HC Deb 27 April 1896 vol 39 c1717
MR. PATRICK O'BRIEN

I beg to ask the Secretary of State for the Home Department whether, by rule or custom, the star class of convicts in Portland Prison were exempted from menial work in connection with the workshops; when was that rule or custom altered and the star class put to such work; on what date was John Daly and the other treason felony prisoners first put to such menial work in connection with the workshops where they have been employed; and whether John Daly is still obliged to do this menial work?

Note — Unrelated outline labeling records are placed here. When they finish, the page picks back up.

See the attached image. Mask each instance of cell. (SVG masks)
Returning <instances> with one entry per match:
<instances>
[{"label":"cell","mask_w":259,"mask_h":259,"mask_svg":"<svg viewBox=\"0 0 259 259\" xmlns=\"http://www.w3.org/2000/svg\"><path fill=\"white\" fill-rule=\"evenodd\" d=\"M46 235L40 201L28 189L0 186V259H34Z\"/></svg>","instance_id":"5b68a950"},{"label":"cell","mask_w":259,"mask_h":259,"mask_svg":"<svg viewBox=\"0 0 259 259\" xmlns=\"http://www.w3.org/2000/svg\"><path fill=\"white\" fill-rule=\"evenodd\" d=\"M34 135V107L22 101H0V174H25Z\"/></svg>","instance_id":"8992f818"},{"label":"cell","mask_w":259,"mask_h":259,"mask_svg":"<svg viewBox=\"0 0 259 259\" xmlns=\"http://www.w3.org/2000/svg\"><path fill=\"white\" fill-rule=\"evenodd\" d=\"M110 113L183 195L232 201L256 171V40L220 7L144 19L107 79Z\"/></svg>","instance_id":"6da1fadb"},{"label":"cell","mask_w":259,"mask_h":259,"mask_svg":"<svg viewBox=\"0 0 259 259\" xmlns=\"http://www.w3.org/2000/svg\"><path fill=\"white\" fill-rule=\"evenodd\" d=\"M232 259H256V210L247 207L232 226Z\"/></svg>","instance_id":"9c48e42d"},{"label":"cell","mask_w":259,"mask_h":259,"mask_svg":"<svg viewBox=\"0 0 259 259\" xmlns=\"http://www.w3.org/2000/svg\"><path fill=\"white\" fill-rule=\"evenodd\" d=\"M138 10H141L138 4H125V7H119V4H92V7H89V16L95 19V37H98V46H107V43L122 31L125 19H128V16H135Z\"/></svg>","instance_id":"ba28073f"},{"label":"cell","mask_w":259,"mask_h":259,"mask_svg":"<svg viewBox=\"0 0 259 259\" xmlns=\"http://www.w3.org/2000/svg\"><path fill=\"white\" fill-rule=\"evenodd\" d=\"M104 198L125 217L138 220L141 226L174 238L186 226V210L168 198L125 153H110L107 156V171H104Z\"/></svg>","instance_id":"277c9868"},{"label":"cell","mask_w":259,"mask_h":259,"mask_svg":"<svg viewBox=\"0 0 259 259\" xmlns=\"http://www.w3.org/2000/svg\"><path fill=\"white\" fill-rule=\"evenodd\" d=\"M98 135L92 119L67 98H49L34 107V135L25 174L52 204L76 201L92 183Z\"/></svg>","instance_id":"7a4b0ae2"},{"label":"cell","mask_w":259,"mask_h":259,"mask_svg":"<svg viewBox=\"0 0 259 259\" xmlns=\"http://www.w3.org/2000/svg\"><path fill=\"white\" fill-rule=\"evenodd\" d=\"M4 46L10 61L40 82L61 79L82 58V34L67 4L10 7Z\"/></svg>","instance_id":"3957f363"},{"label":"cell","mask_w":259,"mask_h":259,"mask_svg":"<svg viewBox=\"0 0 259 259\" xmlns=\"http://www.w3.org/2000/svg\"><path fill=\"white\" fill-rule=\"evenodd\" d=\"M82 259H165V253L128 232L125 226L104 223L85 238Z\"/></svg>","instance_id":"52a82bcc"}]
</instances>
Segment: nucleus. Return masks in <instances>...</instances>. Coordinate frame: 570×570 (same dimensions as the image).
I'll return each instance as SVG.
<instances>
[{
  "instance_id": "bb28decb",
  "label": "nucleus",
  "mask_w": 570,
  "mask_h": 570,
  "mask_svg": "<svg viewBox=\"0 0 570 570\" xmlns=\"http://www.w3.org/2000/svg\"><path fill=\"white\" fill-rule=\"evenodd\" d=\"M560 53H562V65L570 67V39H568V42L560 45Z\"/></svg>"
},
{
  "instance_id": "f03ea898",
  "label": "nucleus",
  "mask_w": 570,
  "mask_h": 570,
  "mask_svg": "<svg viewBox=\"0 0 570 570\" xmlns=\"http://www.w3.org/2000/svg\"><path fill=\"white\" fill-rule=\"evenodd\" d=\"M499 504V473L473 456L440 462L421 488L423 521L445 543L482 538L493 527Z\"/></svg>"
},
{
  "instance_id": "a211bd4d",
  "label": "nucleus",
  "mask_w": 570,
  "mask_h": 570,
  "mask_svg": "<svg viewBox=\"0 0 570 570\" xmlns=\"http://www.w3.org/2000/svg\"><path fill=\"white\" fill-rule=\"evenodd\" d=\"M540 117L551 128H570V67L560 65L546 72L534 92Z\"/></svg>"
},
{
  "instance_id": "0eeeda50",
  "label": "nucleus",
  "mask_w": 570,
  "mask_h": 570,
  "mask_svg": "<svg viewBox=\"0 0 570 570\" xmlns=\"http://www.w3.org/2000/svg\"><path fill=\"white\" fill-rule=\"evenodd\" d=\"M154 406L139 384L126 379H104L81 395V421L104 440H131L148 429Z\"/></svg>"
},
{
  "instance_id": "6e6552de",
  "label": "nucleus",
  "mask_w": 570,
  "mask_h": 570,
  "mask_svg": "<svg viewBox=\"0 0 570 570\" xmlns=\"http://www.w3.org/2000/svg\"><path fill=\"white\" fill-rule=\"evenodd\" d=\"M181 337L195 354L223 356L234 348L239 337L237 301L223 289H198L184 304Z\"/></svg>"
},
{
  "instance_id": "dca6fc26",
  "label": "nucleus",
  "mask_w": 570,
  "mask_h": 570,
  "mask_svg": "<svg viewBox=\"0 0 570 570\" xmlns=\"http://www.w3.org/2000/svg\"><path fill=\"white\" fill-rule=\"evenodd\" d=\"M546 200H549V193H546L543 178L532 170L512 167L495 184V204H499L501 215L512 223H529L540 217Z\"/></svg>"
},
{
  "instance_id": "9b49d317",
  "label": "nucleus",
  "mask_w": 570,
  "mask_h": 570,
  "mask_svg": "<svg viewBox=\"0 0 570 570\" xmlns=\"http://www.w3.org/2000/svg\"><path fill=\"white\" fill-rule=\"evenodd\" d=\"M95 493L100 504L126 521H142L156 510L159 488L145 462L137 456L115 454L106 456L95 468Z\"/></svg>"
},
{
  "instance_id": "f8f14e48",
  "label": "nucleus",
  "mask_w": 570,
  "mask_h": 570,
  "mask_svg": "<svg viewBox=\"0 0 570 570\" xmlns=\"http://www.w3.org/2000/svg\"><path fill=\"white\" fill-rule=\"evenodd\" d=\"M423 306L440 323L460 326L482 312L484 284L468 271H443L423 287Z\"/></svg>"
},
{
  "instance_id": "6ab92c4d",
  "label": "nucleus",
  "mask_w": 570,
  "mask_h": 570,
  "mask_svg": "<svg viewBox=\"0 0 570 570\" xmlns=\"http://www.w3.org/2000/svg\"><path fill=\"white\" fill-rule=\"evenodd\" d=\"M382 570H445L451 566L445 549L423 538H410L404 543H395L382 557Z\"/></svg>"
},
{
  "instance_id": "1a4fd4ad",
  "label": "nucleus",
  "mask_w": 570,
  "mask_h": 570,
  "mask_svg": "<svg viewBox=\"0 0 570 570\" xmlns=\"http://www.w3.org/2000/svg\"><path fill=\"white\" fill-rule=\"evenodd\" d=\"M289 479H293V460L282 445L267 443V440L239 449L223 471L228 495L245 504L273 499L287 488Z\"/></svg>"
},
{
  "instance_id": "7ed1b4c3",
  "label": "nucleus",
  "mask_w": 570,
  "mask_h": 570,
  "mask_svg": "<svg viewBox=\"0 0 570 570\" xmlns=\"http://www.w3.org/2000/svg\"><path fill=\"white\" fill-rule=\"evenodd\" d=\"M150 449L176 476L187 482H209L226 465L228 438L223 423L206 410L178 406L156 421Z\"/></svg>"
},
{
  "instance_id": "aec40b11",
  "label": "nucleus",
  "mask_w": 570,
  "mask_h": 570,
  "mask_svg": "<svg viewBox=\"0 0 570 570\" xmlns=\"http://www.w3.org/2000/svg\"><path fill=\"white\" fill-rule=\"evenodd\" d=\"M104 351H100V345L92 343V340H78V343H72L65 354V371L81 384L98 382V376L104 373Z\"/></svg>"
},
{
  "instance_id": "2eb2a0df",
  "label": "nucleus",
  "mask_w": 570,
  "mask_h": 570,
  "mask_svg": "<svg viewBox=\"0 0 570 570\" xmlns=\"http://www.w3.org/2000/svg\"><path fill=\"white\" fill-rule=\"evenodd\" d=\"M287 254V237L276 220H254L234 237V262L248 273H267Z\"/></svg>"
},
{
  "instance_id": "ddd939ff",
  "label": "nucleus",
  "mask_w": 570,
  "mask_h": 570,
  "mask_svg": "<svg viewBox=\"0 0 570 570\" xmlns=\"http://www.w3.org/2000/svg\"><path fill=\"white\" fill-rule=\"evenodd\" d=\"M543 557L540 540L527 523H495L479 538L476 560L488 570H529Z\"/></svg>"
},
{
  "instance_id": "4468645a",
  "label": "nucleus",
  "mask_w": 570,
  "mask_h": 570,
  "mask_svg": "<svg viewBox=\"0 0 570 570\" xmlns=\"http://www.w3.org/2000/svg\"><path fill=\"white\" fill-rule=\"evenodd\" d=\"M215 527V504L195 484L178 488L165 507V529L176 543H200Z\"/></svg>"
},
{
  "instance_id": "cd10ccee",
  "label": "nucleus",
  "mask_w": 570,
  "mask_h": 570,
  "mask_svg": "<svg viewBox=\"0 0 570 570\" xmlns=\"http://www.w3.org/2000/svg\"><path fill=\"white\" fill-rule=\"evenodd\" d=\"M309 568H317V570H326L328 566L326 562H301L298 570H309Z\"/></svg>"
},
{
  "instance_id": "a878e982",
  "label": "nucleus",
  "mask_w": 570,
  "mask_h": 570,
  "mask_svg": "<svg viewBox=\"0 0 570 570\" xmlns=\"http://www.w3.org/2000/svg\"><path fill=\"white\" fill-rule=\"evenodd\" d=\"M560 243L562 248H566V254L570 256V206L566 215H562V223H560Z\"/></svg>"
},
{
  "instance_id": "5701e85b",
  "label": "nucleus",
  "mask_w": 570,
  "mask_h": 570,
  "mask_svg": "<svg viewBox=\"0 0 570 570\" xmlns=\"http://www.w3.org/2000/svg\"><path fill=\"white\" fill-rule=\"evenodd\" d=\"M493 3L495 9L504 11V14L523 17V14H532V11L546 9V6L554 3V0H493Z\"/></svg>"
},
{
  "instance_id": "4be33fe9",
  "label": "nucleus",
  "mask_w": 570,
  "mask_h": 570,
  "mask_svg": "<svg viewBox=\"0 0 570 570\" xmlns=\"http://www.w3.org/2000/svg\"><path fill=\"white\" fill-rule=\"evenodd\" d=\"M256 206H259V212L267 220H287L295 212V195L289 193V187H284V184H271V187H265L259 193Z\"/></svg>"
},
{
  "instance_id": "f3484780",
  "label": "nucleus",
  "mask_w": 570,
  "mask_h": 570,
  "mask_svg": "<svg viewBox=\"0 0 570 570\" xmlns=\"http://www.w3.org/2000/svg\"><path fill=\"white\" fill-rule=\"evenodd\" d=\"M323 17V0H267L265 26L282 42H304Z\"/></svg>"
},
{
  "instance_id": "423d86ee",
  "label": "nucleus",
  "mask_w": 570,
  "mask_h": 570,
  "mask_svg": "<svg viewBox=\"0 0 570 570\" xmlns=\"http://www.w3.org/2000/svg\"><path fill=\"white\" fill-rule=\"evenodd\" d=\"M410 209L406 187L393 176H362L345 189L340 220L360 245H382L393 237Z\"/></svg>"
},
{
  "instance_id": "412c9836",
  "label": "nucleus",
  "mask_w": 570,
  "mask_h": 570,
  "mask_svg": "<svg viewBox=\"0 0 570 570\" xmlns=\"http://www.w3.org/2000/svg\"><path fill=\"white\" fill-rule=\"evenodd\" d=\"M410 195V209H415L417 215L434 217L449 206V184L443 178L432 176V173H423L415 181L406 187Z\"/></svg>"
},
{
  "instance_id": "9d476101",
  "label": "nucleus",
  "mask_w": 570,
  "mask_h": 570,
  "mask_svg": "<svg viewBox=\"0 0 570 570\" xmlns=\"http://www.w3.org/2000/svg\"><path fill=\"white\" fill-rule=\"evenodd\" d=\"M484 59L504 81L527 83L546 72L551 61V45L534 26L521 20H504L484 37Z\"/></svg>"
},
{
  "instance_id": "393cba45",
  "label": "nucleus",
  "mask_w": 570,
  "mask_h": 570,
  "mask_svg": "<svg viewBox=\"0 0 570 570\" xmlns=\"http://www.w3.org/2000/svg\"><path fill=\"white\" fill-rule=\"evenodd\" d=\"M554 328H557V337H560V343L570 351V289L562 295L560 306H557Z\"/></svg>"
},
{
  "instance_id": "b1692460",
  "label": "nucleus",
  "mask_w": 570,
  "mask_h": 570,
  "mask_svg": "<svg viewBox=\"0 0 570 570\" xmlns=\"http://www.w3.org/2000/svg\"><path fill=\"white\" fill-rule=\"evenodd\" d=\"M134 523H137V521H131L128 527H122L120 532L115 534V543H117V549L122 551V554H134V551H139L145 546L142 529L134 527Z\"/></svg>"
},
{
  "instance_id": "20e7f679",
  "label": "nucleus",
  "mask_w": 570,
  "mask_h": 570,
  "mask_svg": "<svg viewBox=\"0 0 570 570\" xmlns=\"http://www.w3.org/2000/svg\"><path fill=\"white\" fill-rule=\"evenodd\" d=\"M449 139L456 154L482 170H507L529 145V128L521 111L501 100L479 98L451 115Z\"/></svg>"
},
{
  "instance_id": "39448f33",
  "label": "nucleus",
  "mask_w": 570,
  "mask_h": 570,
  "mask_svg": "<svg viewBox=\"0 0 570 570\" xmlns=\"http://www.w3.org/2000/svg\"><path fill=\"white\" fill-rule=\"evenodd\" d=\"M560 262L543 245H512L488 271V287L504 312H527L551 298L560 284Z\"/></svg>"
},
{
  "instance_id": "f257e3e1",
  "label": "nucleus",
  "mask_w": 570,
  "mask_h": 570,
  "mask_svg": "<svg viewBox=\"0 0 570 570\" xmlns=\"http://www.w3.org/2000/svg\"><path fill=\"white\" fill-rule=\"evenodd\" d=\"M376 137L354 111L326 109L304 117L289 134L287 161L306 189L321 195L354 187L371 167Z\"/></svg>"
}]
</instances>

THE SECRETARY OF STATE FOR THE HOME DEPARTMENT (Sir MATTHEW WHITE RIDLEY,) Lancashire, Blackpool

No such custom or practice as the hon. Member suggests has been in existence of late years. Further information which I have called for as to the date when the present rule came into force has not yet reached me, but I will communicate it to the hon. Member when it arrives. The object of this rule, by which Daly and the other men in his workshop are required to perform certain sanitary work in connection with the workshop, is that, being star class men, they should not come into contact with prisoners who have not reached that class. The work must not be confounded with the work of the gang employed in cleaning the prison. Daly and the other treason felony prisoners have been employed in the manner described, on their turn coming round, for about two or three years; he is still required to perform the work.